EUROSPEECH 2003 - INTERSPEECH 2003
Recently, we have proposed a parallel sub-word recognition (PSWR) system for language identification (LID) in a framework similar to the parallel phone recognition (PPR) approach in the literature, but without requiring phonetic labeling of the speech data in any of the languages in the LID task. In this paper, we show the theoretical equivalence of PSWR and ergodic- HMM (E-HMM) based LID. Here, the front-end sub-word recognizer (SWR) and back-end language model (LM) of each language in PSWR correspond to the states and state-transitions of the E-HMM in that language.

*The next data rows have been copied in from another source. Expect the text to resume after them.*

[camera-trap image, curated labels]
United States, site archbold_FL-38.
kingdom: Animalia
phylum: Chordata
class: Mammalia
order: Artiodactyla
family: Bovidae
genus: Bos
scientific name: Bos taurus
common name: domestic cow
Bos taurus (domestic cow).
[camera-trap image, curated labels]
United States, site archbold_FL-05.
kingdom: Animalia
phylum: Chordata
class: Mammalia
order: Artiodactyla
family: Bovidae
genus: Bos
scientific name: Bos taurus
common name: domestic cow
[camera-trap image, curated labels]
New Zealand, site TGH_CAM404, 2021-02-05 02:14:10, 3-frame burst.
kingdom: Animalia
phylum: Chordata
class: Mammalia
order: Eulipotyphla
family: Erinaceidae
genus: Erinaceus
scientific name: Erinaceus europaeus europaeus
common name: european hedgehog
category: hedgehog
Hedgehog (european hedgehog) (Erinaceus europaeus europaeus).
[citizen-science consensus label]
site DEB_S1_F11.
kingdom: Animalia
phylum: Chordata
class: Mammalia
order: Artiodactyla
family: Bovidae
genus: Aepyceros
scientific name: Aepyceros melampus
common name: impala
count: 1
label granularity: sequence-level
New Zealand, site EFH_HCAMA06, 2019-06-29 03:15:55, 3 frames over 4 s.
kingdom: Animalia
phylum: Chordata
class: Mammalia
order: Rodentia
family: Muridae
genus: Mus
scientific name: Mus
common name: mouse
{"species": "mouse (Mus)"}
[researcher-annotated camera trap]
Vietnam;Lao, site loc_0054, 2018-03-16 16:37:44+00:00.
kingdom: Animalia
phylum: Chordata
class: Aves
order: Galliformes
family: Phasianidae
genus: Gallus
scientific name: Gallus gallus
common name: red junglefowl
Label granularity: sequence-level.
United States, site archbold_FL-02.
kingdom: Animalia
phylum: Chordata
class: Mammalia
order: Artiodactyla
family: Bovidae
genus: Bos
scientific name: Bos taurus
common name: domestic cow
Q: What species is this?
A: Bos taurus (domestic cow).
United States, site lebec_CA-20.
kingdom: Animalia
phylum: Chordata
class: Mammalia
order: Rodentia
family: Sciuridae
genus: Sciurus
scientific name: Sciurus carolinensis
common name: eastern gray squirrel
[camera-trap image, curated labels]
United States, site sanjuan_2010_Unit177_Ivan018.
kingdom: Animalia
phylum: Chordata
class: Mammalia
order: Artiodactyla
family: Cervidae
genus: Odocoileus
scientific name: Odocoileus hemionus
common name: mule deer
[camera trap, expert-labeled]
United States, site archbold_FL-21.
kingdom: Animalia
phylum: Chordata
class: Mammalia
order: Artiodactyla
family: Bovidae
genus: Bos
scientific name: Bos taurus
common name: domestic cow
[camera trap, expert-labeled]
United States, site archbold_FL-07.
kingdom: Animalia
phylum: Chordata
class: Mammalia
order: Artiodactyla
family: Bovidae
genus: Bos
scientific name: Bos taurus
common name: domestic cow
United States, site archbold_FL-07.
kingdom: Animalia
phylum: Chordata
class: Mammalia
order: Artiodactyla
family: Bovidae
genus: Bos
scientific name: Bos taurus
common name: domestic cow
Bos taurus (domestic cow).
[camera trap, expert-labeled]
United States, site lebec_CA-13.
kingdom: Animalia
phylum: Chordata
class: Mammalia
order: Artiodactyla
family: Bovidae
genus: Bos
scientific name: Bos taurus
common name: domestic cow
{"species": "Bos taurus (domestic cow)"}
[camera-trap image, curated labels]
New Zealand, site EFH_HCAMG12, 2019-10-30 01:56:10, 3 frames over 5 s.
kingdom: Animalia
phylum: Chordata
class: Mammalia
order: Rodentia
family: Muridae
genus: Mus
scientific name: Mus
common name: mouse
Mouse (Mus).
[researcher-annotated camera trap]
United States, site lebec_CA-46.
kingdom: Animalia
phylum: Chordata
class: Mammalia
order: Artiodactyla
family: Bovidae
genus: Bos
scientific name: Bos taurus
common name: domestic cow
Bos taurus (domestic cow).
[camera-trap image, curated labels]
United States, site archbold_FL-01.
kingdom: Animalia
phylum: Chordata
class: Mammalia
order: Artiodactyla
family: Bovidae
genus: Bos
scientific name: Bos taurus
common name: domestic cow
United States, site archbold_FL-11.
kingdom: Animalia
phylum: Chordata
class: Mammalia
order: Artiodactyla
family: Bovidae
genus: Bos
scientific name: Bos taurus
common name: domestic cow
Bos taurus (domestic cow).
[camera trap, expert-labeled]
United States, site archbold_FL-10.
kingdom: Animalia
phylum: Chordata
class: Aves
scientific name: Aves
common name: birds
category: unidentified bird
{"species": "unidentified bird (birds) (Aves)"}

This equivalence unifies the parallel phone (sub-word) recognition and ergodic-HMM approaches, which have been treated as two distinct frameworks in the LID literature so far, thus providing further insights into both these frameworks. On a 6-language LID task using the OGI-TS database, the E-HMM system achieves performances comparable to the PSWR system, offering clear experimental validation of their equivalence.
Bibliographic reference. Ramasubramanian, V. / Jayram, A.K.V. Sai / Sreenivas, T.V. (2003): "Language identification using parallel sub-word recognition - an ergodic HMM equivalence", In EUROSPEECH-2003, 1357-1360.